Rio de Janeiro

Libertados dois polícias acusados de matar turista espanhola em favela do Brasil

Libertados dois polícias acusados de matar turista espanhola em favela do Brasil

Os dois elementos da polícia militar brasileira acusados da morte de uma turista espanhola, numa favela no Rio de Janeiro, esta semana, saíram em liberdade condicional.

O tenente Davi dos Santos Riberiro, acusado de ter disparado a bala que provocou a morte da turista espanhola, e o agente Luiz Eduardo de Noronha Rangel, que fez disparos para o ar na mesma ocasião, abandonaram a unidade prisional da polícia militar de Niteroi, nos arredores do Rio de Janeiro, onde estavam detidos desde segunda-feira.

A liberdade condicional dos dois foi ordenada pela juíza Ana Paula Monte Figueiredo, titular da Auditoria da Justiça Militar do Rio de Janeiro, que abriu um processo disciplinar contra ambos pela responsabilidade no incidente e por serem da Polícia Militar.

A turista espanhola, de 67 anos, María Esperanza Jiménez, morreu na segunda-feira depois de ter sido baleada no pescoço quando seguia num veículo na favela da Rocinha, acompanhada pelo irmão, cunhada, um guia brasileiro e o condutor do carro.

Uma lei promulgada pela ex-Presidente Dilma Rousseff em 2014 proíbe polícias de atirarem se um veículo não respeitar um bloqueio, exceto numa situação de "risco de morte ou lesão", facto que inicialmente indica que os agentes não respeitaram a lei.

O Rio de Janeiro vive uma onda de violência, que mobilizou autoridades locais e federais para conter a ação de traficantes nas favelas da cidade.

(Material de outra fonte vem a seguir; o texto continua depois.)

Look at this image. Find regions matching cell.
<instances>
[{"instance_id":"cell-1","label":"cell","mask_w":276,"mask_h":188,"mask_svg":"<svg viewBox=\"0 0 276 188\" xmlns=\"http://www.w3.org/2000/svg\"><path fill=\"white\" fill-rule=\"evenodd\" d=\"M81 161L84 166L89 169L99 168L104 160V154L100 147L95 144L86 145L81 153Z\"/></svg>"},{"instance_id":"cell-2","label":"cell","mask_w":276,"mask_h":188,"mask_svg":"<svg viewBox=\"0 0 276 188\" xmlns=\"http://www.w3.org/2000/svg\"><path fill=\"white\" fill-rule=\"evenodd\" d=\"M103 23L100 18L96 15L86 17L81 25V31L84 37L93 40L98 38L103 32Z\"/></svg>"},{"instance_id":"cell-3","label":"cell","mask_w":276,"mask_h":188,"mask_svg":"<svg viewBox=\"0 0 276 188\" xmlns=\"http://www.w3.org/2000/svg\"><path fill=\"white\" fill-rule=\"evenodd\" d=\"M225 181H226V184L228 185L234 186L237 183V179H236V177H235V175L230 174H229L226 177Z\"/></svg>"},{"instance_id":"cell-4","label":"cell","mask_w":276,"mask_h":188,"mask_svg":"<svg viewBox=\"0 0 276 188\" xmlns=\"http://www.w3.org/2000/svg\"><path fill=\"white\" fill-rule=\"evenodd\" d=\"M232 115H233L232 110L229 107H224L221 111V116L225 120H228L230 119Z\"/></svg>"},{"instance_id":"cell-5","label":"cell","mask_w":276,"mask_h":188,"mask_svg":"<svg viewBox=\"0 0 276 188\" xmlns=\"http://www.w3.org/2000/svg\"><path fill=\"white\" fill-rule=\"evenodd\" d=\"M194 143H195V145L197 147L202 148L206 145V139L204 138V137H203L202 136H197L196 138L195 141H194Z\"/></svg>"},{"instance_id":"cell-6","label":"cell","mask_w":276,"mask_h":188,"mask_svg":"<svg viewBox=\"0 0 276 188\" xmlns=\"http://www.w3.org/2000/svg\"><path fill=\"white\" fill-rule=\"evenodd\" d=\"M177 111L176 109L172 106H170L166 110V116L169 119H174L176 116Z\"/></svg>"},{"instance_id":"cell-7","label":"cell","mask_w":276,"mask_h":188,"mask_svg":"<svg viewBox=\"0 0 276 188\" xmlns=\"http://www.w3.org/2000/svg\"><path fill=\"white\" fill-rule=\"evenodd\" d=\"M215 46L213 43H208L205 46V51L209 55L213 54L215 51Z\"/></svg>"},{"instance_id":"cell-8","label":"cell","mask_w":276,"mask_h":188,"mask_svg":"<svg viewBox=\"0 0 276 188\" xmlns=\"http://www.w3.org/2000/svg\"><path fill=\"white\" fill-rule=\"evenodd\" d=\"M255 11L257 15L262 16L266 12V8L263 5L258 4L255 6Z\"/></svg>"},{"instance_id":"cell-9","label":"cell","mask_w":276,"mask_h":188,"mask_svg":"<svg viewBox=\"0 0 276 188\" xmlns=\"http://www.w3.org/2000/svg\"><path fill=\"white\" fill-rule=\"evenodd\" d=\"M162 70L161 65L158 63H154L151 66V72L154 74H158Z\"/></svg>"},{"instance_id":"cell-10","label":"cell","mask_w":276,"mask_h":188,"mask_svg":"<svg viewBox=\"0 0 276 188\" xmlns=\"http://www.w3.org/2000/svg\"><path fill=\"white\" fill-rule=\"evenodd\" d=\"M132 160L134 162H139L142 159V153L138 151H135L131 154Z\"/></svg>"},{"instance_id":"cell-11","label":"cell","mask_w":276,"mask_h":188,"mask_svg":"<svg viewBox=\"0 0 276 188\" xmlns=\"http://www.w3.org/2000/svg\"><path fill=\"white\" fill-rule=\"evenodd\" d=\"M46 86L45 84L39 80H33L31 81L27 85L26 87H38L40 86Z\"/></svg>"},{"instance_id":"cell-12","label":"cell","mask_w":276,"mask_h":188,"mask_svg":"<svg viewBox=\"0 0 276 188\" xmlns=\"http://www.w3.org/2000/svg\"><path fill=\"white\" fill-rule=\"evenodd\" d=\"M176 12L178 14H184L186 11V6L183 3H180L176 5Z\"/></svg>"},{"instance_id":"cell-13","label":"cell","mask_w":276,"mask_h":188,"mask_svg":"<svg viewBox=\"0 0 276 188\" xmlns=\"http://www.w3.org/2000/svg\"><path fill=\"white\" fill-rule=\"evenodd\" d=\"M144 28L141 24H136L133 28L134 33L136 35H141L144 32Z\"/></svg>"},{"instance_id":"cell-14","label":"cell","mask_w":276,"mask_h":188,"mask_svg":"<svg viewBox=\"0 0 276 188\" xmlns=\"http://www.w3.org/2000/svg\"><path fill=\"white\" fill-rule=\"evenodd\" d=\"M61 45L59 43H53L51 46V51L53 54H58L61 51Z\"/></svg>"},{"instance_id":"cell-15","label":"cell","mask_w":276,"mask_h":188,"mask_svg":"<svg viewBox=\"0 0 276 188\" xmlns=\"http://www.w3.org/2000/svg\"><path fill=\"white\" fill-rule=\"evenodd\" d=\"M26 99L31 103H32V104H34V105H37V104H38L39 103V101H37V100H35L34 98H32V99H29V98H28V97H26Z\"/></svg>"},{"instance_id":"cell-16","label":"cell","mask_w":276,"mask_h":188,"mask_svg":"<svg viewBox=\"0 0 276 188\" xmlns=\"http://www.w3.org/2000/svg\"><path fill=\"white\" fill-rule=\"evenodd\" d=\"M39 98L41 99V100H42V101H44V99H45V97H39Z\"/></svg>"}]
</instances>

Uma das comunidades que tem sofrido com o recrudescimento da violência na capital carioca é justamente a favela da Rocinha.

Face à incapacidade da polícia local para controlar a situação, o Governo federal enviou em agosto 8.500 militares para ajudar a impedir conflitos entre traficantes que disputam o controlo das favelas e do mercado de venda de drogas no Rio de Janeiro.